SEMAT
There is a new call to action called Software Engineering Method and Theory with a large number of signatories. Wednesdays are when Darko Marinov and I and a few of our students usually meet for lunch and talk about software engineering issues. Yesterday we decided to talk about SEMAT and we had about a dozen people come, much more than usual.
First, I think it is great that people are acknowledging there is a problem and want to do something about it. The state of the practice in software development is pretty dismal. Some groups do a great job, but most do not. As I tell the students in my software engineering course, if you manage requirements, make sure the developers talk to each other, release working code regularly, have some sort of a systematic testing process, use build and version control tools, and periodically stop and see how you are doing and how you can improve, you will be better than 90% of the groups out there. Of course, I could be exaggerating. Maybe it is only better than 75%.
The call to actions states:
Software engineering is gravely hampered today by immature practices. Specific problems include:
- The prevalence of fads more typical of fashion industry than of an engineering discipline.
- The lack of a sound, widely accepted theoretical basis.
- The huge number of methods and method variants, with differences little understood and artificially magnified.
- The lack of credible experimental evaluation and validation.
- The split between industry practice and academic research.
I support completely the second, fourth and fifth points. I think the first and third are symptoms, not causes, and fairly unimportant symptoms.
One of the things that makes me worry is that when academics say "theory" they mean math, but that is not necessarily what people in industry mean. I was very happy to see that Alistair Cockburn was a signatory, because in my opinion he is one of the best theory-developers for software engineering. Even though he has a PhD, he definitely doesn't act like an academic. He is a consultant and firmly in the industry camp. His theories have no math in them, but are instead more like theories in sociology or anthropology. That is because he focuses on people more than product.

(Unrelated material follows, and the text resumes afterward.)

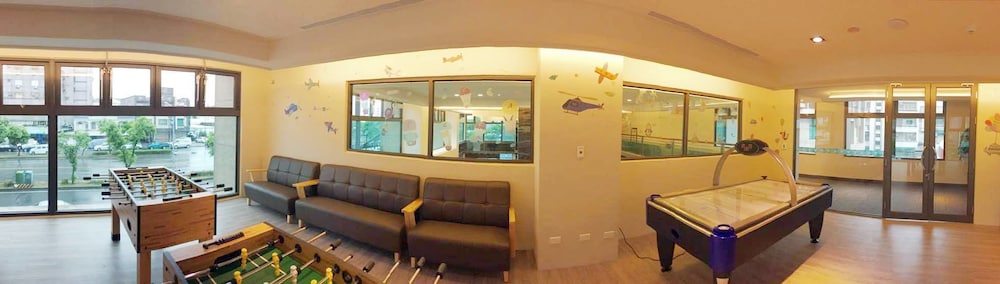 V-Hotel Vacation Hotel 29/41
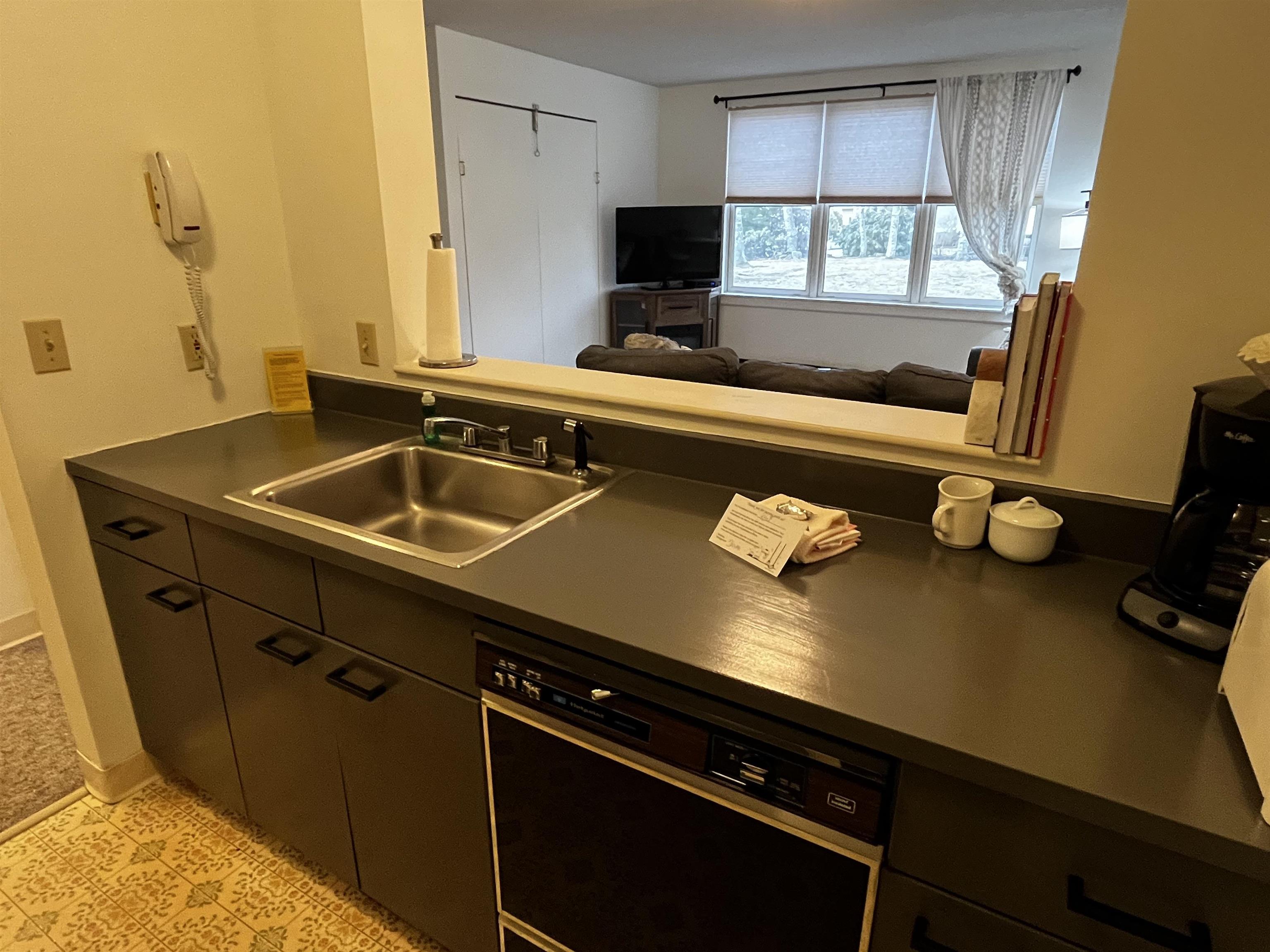 28 Packard's Road, Unit 336 Waterville Valley, NH 03215 - Photo 7 of 17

Part of the problem is defining software engineering. Do they mean all software development, or only software development practiced by people with software engineering degrees? Or with software engineering in their titles? What about the typical bank or insurance company, which has software development groups whose managers have little software development background, and where the average developer does not even have a CS degree, must less formal training in software engineering? I think the main problem with software development is that most groups do not do the things that we have known for 30 years to be important. Most people who manage software groups do not really understand software development, so they are incapable of doing a good job.

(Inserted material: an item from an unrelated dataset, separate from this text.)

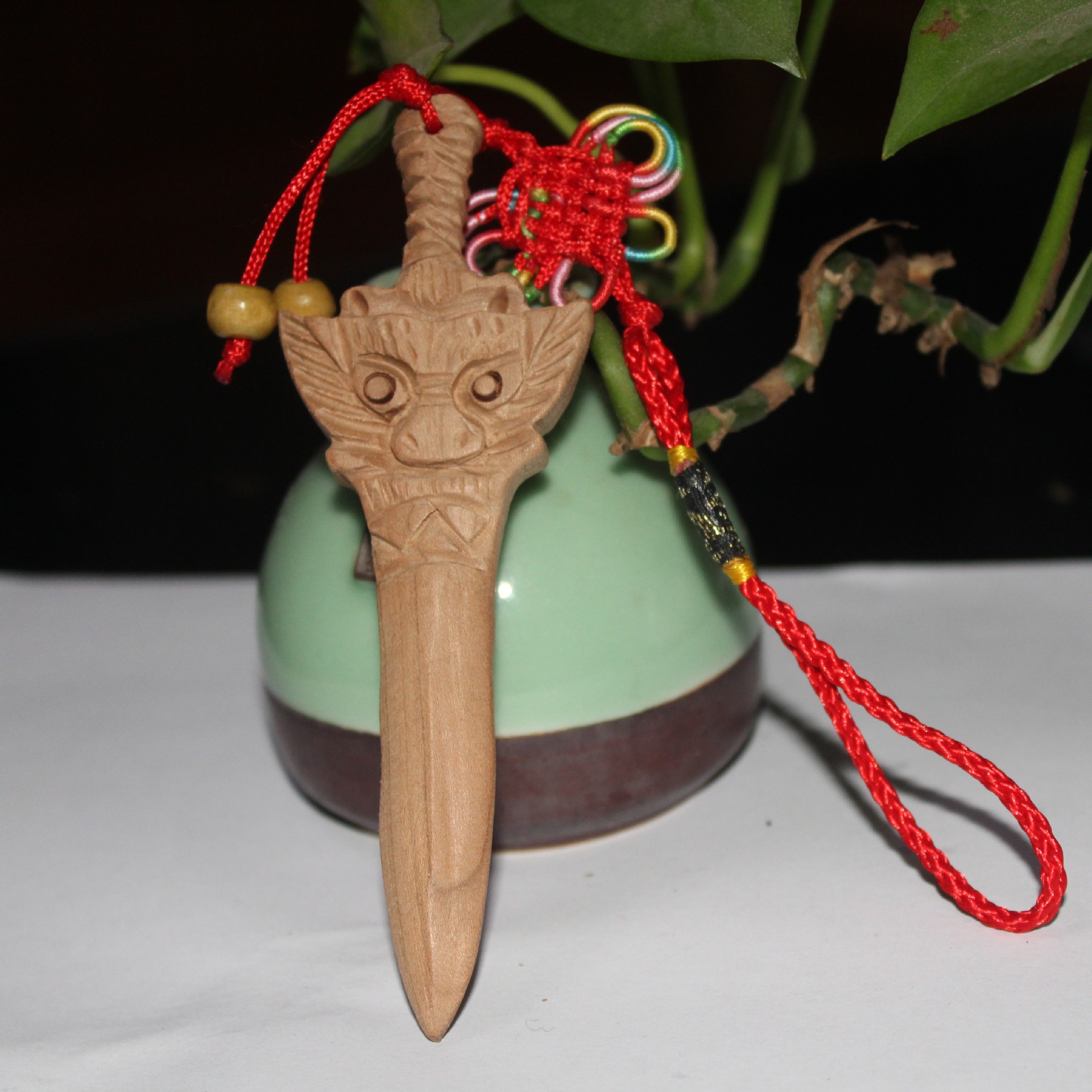 桃木剑桃木制品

I think that the theory that all software developers need is the kind that Alistair teaches. In addition to the theory, we need a set of standard base-line practices. We need training programs to ensure that the theory and practices are known. I think we should take a broad view of software engineering. Anybody who is developing software for somebody else should have a certain set of minimal standards. Certainly what NASA and Microsoft does counts as software engineering, but they are doing a better than average job and are not the ones that most need s widely accepted theory. The biggest need is with the bottom half of development groups.